UNASSIGNED: We demonstrated for the first time that cephaeline inhibits NRF2, leading to ferroptosis in lung cancer cells. These findings may contribute to the development of innovative therapeutics for lung cancer.
摘要:
■Cephaeline是从吐根(Cephaelisipecacuanha[Brot。]A.富有。[茜草科])。它显示出有希望的抗肺癌活性,铁凋亡诱导可能是其抗肺癌作用的关键机制。
■本研究在体外和体内研究了cephaeline的抗肺癌活性和机制。
■使用H460和A549肺癌细胞。通过细胞计数试剂盒-8测定,在用cephaeline处理24小时后,检测了cephaeline对肺癌细胞的抑制率。25、50和100nM的浓度用于体外实验。此外,在接受了12d的cephaeline治疗后,评估了cephaeline(5,10mg/kg)的体内抗肿瘤作用。

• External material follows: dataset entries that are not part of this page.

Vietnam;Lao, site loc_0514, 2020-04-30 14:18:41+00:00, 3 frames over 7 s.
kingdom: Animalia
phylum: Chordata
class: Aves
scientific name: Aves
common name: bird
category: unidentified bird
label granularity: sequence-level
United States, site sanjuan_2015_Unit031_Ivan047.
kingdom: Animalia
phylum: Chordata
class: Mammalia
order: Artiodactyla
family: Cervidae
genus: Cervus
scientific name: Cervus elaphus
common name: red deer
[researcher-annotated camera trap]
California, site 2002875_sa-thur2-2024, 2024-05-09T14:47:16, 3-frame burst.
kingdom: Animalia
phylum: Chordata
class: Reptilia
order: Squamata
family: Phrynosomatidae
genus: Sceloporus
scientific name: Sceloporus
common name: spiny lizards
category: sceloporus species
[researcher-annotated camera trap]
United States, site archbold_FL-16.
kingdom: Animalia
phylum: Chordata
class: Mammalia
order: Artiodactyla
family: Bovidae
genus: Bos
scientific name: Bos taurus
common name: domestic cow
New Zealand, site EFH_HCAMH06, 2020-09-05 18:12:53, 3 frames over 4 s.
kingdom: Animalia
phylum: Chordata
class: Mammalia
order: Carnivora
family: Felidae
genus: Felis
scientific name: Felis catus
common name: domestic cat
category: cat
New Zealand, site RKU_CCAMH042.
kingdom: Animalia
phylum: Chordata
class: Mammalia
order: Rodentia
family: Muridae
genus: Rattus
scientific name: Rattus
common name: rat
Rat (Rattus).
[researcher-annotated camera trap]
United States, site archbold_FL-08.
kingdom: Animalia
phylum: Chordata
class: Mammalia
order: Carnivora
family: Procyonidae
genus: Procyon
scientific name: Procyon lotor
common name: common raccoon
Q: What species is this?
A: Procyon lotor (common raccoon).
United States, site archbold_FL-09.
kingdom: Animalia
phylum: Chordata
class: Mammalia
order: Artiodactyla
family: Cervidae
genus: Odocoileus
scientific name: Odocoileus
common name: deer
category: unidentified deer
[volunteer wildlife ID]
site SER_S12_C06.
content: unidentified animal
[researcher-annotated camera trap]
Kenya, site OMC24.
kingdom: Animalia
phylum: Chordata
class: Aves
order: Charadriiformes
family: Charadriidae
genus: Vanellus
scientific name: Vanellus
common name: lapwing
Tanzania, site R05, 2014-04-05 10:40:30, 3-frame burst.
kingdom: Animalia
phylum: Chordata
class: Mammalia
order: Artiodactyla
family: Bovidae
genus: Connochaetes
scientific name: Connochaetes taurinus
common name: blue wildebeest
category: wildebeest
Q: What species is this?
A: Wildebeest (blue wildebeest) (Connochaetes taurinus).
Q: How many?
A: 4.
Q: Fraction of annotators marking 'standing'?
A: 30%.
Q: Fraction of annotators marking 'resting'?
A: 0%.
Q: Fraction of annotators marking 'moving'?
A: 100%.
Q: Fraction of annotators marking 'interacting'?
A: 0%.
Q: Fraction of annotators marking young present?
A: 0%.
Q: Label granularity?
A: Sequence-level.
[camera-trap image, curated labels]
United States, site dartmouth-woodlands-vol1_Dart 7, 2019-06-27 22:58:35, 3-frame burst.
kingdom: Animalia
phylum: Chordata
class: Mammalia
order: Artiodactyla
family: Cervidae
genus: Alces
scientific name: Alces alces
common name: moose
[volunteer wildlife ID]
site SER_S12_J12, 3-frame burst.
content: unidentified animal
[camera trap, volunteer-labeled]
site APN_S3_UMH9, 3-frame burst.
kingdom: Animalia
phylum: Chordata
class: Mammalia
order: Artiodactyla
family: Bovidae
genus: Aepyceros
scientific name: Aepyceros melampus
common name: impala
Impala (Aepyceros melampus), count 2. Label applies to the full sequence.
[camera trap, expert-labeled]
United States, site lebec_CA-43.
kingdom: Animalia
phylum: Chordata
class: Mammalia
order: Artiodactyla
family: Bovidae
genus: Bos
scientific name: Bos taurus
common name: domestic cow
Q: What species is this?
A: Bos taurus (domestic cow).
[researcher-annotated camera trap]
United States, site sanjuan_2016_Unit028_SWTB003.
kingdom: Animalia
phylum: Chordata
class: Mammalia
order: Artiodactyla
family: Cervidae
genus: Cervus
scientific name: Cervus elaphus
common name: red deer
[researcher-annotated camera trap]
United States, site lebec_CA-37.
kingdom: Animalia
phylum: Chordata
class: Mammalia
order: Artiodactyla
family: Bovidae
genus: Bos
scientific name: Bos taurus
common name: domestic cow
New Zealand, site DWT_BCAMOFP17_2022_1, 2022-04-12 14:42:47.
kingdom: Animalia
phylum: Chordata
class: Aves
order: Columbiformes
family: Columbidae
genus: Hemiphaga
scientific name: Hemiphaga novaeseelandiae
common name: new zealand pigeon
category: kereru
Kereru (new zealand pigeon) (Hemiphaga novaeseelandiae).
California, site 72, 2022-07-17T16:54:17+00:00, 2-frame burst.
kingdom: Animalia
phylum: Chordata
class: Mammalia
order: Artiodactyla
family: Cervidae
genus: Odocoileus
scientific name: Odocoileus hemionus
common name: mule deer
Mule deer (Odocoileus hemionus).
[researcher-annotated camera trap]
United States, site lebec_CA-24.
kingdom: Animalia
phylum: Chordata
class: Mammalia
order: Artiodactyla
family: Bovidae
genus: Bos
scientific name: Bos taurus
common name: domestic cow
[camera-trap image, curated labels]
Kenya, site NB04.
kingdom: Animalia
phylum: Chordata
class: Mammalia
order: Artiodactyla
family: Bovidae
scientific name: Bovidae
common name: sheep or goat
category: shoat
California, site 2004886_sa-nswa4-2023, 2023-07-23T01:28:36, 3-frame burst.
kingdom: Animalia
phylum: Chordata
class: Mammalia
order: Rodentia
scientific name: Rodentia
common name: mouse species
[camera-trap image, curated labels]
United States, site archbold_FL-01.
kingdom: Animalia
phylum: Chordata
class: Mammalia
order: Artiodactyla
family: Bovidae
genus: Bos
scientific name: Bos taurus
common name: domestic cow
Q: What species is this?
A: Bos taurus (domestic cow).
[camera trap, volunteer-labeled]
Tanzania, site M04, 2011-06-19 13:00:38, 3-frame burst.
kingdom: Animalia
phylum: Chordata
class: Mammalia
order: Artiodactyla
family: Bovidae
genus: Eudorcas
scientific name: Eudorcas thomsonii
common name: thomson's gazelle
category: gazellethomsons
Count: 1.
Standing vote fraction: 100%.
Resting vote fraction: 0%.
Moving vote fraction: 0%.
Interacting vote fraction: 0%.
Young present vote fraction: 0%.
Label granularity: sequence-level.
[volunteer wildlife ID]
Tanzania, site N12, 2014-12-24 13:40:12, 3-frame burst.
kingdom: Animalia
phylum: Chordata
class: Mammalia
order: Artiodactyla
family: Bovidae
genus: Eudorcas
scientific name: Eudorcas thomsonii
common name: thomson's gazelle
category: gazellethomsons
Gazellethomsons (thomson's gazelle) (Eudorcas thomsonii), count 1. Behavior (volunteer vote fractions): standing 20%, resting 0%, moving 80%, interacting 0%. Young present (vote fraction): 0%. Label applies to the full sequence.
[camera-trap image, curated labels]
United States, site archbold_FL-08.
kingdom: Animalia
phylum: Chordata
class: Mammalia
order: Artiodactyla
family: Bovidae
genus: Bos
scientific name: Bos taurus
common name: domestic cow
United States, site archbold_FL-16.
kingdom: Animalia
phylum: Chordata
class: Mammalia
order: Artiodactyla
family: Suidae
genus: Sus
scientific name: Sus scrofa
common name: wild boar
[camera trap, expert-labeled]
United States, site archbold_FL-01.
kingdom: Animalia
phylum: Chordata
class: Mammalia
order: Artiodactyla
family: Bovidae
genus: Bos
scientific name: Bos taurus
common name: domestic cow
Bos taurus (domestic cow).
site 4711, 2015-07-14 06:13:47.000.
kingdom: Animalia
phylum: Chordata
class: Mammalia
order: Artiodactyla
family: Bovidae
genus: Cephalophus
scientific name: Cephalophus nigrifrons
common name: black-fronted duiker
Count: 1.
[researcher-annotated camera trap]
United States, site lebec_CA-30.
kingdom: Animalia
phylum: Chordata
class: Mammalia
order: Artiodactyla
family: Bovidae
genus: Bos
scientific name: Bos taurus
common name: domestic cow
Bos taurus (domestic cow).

■Cephaeline对肺癌细胞有明显的抑制作用,在24、48和72h时,cephaeline对H460和A549的IC50分别为88、58和35nM,分别,对于H460细胞和89、65和43nM,分别,A549细胞。同时,我们证明铁凋亡是cephaeline抗肺癌的关键机制。最后,我们发现,通过靶向NRF2,cephaeline在肺癌细胞中诱导铁凋亡。
■我们首次证明了头孢碱抑制NRF2,导致肺癌细胞中的铁凋亡。这些发现可能有助于肺癌创新疗法的发展。
■本研究在体外和体内研究了cephaeline的抗肺癌活性和机制。
■使用H460和A549肺癌细胞。通过细胞计数试剂盒-8测定,在用cephaeline处理24小时后,检测了cephaeline对肺癌细胞的抑制率。25、50和100nM的浓度用于体外实验。此外,在接受了12d的cephaeline治疗后,评估了cephaeline(5,10mg/kg)的体内抗肿瘤作用。
■Cephaeline对肺癌细胞有明显的抑制作用,在24、48和72h时,cephaeline对H460和A549的IC50分别为88、58和35nM,分别,对于H460细胞和89、65和43nM,分别,A549细胞。同时,我们证明铁凋亡是cephaeline抗肺癌的关键机制。最后,我们发现,通过靶向NRF2,cephaeline在肺癌细胞中诱导铁凋亡。
■我们首次证明了头孢碱抑制NRF2,导致肺癌细胞中的铁凋亡。这些发现可能有助于肺癌创新疗法的发展。